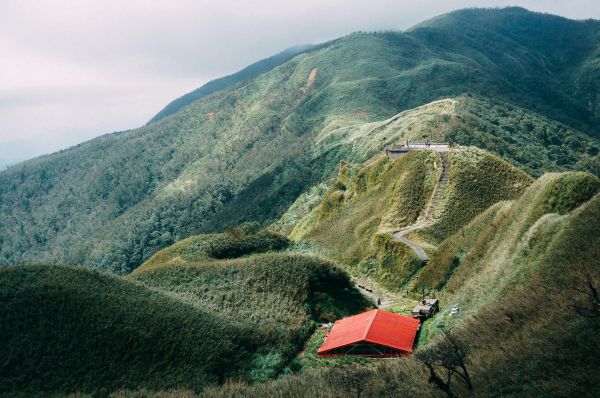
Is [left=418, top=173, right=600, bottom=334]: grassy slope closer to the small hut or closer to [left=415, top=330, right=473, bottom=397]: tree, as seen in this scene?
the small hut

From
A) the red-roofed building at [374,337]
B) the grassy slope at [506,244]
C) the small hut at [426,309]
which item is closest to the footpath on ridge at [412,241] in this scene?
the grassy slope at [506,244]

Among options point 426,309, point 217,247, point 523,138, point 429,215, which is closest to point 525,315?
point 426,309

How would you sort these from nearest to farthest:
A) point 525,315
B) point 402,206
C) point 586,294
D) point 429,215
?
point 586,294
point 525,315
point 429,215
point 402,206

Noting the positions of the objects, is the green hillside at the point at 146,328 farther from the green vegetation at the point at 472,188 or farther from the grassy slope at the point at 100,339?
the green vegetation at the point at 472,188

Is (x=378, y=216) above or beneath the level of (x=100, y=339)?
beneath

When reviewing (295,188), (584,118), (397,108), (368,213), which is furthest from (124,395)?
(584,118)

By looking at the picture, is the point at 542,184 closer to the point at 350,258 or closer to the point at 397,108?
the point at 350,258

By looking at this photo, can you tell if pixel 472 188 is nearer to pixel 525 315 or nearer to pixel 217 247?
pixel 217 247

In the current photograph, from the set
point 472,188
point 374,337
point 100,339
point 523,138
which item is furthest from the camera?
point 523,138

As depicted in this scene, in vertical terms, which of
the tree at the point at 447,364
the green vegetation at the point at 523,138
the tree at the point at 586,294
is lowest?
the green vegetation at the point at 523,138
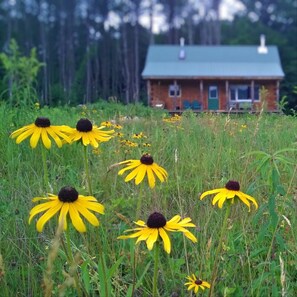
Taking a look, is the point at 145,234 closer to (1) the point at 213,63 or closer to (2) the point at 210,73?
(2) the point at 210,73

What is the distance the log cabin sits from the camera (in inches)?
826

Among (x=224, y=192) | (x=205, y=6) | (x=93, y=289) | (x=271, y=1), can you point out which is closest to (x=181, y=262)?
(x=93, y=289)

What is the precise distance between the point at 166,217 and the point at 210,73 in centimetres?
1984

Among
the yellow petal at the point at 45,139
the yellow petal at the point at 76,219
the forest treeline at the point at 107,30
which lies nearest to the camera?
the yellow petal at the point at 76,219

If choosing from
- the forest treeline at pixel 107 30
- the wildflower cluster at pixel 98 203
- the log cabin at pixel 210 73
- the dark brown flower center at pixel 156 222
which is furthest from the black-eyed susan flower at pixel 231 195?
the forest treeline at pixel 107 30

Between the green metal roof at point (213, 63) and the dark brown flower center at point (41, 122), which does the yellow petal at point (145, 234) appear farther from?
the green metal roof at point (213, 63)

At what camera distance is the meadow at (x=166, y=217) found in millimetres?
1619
####
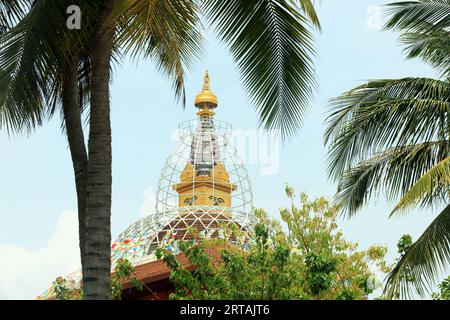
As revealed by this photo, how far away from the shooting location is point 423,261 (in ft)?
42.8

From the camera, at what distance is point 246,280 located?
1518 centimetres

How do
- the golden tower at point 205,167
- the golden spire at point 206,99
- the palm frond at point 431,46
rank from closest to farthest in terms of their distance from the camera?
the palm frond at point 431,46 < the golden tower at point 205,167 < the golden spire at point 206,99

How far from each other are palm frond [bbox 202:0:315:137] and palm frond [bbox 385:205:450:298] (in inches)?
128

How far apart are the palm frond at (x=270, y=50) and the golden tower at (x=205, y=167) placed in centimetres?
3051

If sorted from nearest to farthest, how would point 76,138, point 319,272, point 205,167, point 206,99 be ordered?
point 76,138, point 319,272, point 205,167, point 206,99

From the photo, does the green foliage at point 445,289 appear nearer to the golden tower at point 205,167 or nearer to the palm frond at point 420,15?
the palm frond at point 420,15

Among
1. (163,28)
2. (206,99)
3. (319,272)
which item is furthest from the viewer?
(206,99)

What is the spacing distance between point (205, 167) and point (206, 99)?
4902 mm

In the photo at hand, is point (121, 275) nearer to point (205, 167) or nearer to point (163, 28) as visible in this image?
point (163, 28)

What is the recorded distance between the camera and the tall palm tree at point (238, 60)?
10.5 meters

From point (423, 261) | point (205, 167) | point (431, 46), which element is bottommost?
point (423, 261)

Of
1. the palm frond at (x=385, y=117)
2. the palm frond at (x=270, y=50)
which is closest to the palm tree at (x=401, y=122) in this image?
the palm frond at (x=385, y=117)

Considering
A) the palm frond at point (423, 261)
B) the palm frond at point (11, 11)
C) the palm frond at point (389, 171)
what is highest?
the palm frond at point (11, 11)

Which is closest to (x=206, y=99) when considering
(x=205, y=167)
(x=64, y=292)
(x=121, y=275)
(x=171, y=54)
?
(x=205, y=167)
####
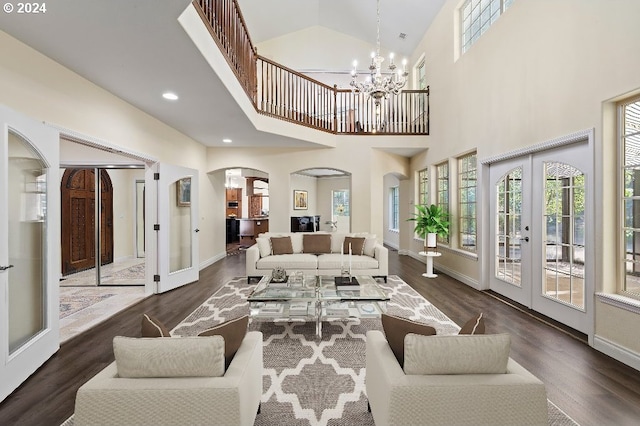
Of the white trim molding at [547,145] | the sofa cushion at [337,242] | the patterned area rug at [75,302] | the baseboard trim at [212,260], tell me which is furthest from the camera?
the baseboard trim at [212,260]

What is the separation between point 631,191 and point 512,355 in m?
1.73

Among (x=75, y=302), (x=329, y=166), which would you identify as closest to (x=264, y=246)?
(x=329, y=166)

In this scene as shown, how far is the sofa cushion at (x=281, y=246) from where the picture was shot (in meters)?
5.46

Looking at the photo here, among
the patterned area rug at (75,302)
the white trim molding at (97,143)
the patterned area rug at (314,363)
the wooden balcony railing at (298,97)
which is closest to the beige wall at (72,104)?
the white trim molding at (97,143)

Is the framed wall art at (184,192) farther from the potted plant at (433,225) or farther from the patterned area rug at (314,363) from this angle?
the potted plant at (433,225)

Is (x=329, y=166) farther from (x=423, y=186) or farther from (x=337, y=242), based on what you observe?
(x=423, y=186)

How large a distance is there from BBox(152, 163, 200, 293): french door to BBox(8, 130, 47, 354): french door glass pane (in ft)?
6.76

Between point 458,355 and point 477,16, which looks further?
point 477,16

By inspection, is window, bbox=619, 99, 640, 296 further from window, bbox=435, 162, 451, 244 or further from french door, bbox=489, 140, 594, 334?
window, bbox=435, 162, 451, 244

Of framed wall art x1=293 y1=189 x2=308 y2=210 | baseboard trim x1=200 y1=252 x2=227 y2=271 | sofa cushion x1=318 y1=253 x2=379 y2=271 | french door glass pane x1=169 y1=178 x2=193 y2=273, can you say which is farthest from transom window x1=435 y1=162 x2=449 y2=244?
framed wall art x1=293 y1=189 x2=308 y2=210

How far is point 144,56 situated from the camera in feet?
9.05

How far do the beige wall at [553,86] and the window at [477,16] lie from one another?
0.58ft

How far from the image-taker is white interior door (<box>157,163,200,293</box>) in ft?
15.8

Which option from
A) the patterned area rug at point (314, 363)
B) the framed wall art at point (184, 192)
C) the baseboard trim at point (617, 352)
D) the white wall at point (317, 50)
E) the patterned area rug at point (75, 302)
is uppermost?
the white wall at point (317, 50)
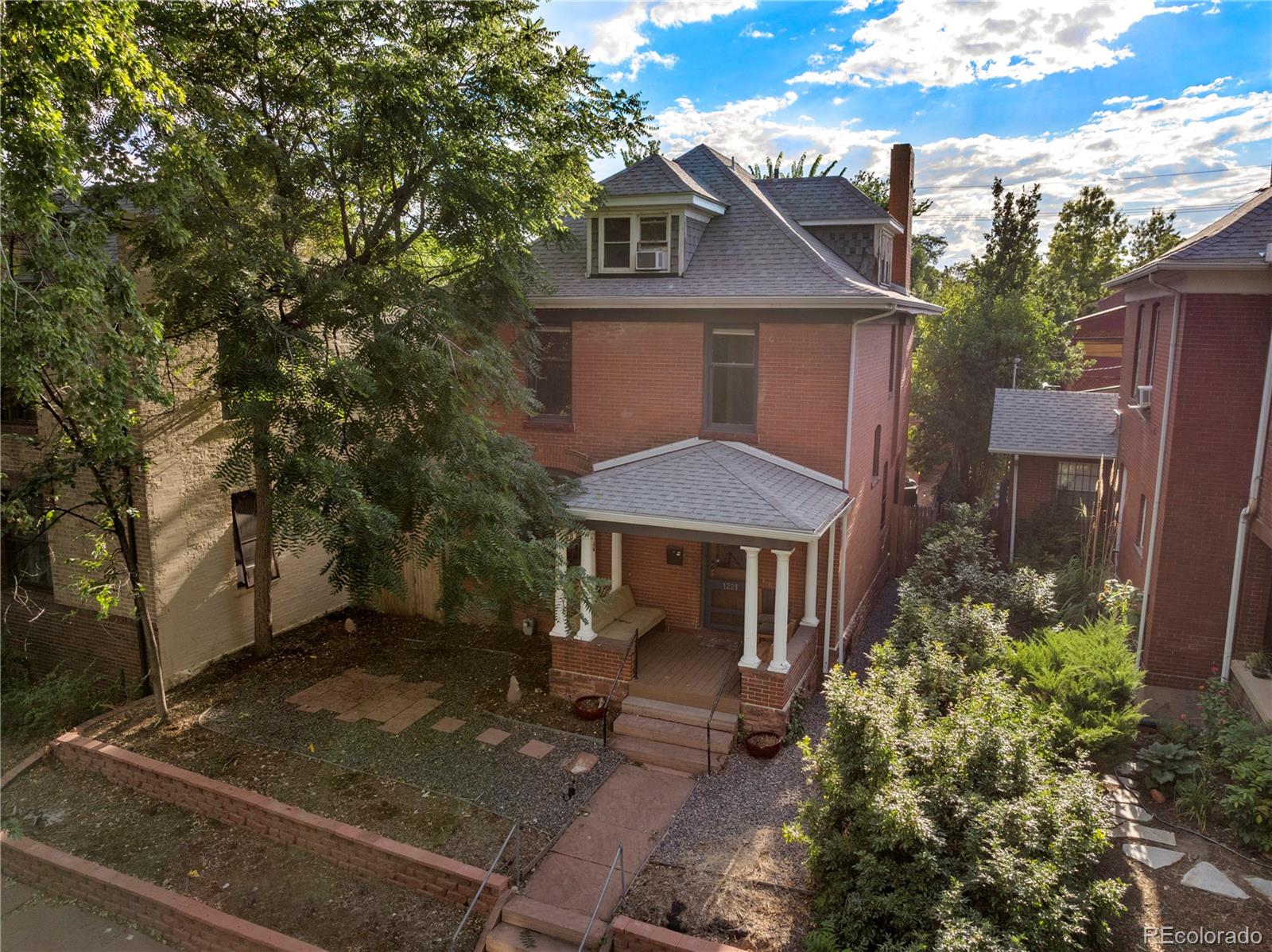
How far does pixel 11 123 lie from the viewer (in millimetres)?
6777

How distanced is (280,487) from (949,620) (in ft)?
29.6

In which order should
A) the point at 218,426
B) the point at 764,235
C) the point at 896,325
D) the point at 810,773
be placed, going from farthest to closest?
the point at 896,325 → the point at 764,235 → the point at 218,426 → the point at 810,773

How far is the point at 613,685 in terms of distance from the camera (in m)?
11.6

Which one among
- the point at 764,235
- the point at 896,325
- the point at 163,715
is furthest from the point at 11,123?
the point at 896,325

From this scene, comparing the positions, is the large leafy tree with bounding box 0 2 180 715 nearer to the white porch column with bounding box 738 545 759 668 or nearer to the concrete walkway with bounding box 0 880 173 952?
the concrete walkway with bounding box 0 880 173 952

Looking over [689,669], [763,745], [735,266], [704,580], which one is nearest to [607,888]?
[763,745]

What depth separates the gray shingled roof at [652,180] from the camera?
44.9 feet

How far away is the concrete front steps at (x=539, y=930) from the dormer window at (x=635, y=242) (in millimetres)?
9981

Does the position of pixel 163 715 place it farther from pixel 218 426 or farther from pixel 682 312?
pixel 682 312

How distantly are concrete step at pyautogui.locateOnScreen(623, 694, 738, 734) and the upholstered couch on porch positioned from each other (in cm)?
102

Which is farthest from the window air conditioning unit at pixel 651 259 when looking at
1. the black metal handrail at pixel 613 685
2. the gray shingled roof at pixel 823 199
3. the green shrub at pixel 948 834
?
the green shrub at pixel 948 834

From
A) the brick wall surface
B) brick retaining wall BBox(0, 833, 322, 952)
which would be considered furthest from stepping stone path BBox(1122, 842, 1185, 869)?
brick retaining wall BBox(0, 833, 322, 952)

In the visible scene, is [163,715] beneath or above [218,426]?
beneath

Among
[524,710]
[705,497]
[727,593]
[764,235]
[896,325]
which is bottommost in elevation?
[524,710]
####
Written instruction: Gather every line of the material above that contains the word "slope". Only lines where the word has the same uppercase and lowercase letters count.

Full output:
Is [left=418, top=173, right=600, bottom=334]: grassy slope closer to the small hut or closer to [left=415, top=330, right=473, bottom=397]: tree, as seen in this scene?
B) the grassy slope at [506,244]
the grassy slope at [506,244]
Noting the positions of the objects, is the green hillside at the point at 146,328 farther from the green vegetation at the point at 472,188 or farther from the grassy slope at the point at 100,339?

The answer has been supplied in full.